**Problem details**
Repeat the material below exactly, with no pictures.

**Task input**
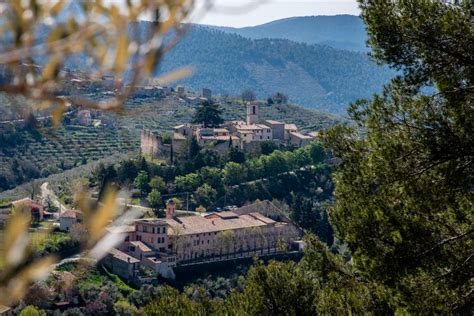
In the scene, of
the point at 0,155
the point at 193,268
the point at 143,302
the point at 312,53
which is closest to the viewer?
the point at 143,302

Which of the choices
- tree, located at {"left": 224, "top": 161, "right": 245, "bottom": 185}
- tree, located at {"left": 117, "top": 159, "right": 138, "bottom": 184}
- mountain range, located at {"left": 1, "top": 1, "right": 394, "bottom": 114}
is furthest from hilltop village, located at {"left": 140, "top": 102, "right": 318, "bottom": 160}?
mountain range, located at {"left": 1, "top": 1, "right": 394, "bottom": 114}

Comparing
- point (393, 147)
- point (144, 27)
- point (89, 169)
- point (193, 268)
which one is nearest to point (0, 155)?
point (89, 169)

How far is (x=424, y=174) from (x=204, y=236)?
28.5 m

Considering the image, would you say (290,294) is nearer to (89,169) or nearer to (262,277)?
(262,277)

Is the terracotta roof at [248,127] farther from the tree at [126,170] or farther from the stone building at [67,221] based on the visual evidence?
the stone building at [67,221]

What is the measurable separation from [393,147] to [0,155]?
38.1 metres

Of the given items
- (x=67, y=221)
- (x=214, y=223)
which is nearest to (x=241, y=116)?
(x=214, y=223)

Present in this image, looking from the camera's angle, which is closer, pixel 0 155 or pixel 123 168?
pixel 123 168

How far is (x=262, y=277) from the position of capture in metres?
10.9

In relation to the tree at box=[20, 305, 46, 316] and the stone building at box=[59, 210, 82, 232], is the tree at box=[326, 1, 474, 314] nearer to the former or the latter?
the stone building at box=[59, 210, 82, 232]

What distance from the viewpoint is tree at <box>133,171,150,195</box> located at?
37.7 meters

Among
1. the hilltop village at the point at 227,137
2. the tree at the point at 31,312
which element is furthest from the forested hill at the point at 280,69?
the tree at the point at 31,312

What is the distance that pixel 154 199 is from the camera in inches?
1459

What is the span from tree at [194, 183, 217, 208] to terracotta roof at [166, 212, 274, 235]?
9.22 ft
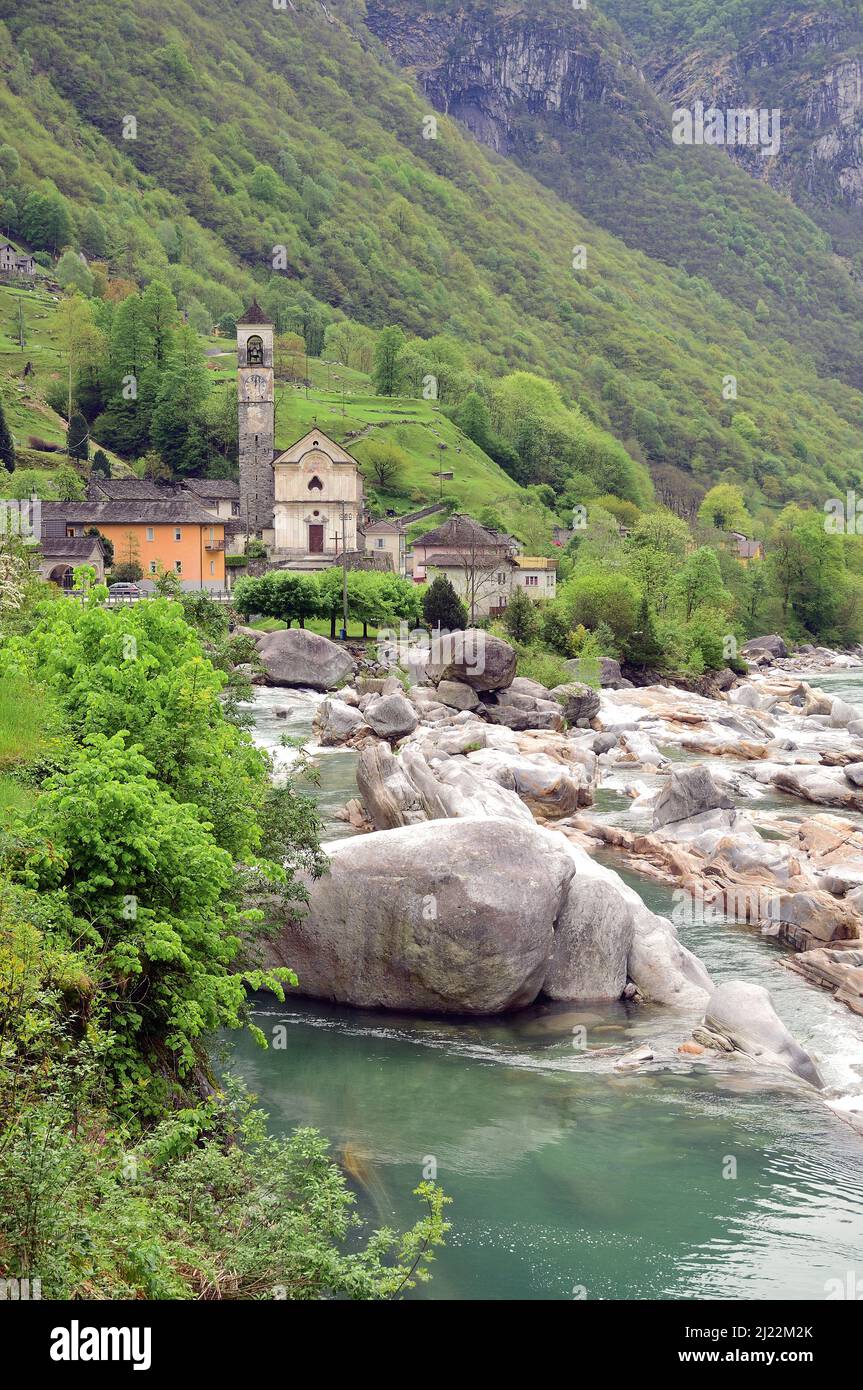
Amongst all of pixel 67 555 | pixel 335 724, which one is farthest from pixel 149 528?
pixel 335 724

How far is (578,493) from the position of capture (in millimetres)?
158500

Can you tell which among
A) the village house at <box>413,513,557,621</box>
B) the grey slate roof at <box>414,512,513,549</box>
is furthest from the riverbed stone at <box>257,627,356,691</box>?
the grey slate roof at <box>414,512,513,549</box>

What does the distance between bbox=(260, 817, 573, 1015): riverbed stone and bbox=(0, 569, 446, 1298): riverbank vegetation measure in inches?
53.0

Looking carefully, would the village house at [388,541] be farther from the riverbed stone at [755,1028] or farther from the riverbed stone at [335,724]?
the riverbed stone at [755,1028]

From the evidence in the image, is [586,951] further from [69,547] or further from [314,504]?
[314,504]

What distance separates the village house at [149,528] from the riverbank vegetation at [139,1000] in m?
75.7

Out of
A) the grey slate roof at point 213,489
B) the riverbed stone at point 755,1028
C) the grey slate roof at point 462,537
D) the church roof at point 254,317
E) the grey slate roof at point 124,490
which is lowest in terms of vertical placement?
the riverbed stone at point 755,1028

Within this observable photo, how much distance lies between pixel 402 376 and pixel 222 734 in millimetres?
162041

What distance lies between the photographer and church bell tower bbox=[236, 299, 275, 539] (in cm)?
11594

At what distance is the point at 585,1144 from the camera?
1625cm

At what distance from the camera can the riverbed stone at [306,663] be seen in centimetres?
6438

**The answer**
In the scene, of
the point at 0,155
the point at 193,268
the point at 143,302
the point at 312,53
which is closest to the viewer?
the point at 143,302

Which of the choices
- tree, located at {"left": 224, "top": 161, "right": 245, "bottom": 185}
- tree, located at {"left": 117, "top": 159, "right": 138, "bottom": 184}
- mountain range, located at {"left": 1, "top": 1, "right": 394, "bottom": 114}
is furthest from hilltop village, located at {"left": 140, "top": 102, "right": 318, "bottom": 160}?
mountain range, located at {"left": 1, "top": 1, "right": 394, "bottom": 114}

Comparing
- point (393, 147)
- point (144, 27)
- point (89, 169)
- point (193, 268)
which one is nearest to point (0, 155)?
point (89, 169)

How far is (x=424, y=174) from (x=204, y=236)?
28.5 m

Considering the image, would you say (290,294) is nearer to (89,169) or nearer to (262,277)?
(262,277)

Is the terracotta roof at [248,127] farther from the tree at [126,170] or farther from the stone building at [67,221] based on the visual evidence?
the stone building at [67,221]

What is the measurable separation from [393,147] to [0,155]?
38.1 metres

Of the given items
- (x=67, y=221)
- (x=214, y=223)
which is nearest to (x=241, y=116)?
(x=214, y=223)

Present in this image, looking from the camera's angle, which is closer, pixel 0 155 or pixel 123 168?
pixel 123 168

How far is (x=262, y=277) from the position of capture in metres?
10.9

In relation to the tree at box=[20, 305, 46, 316] and the stone building at box=[59, 210, 82, 232], is the tree at box=[326, 1, 474, 314] nearer to the former or the latter?
the stone building at box=[59, 210, 82, 232]

What distance from the viewpoint is tree at <box>133,171,150,195</box> located at?
37.7 meters

Among
1. the hilltop village at the point at 227,137
2. the tree at the point at 31,312
which element is furthest from the forested hill at the point at 280,69?
the tree at the point at 31,312

What is the distance that pixel 154 199 is from the camera in inches?
1459

What is the span from tree at [194, 183, 217, 208] to terracotta roof at [166, 212, 274, 235]?
9.22 ft
Amongst all of pixel 67 555 | pixel 335 724, which one is farthest from pixel 149 528?
pixel 335 724

How far is (578,493) from the position of capture (in millimetres)?
158500

Can you tell which among
A) the village house at <box>413,513,557,621</box>
B) the grey slate roof at <box>414,512,513,549</box>
is furthest from the riverbed stone at <box>257,627,356,691</box>?
the grey slate roof at <box>414,512,513,549</box>

What does the distance between bbox=(260, 817, 573, 1015): riverbed stone and bbox=(0, 569, 446, 1298): riverbank vegetation measure in inches?
53.0

Looking carefully, would the village house at [388,541] be farther from the riverbed stone at [755,1028] or farther from the riverbed stone at [335,724]?
the riverbed stone at [755,1028]

From the evidence in the image, is [586,951] further from [69,547] or further from [314,504]?
[314,504]

What distance separates the village house at [149,528] from the riverbank vegetation at [139,1000] in m?
75.7

Out of
A) the grey slate roof at point 213,489
B) the riverbed stone at point 755,1028
C) the grey slate roof at point 462,537
D) the church roof at point 254,317
E) the grey slate roof at point 124,490
which is lowest in terms of vertical placement?
the riverbed stone at point 755,1028

Within this observable photo, how much distance lies between pixel 402 376 and pixel 222 734 in millimetres?
162041

What distance lies between the photographer and church bell tower bbox=[236, 299, 275, 539] (in cm)?
11594

At what distance is the point at 585,1144 from the camera?
1625cm

At what distance from the camera can the riverbed stone at [306,663] be seen in centimetres?
6438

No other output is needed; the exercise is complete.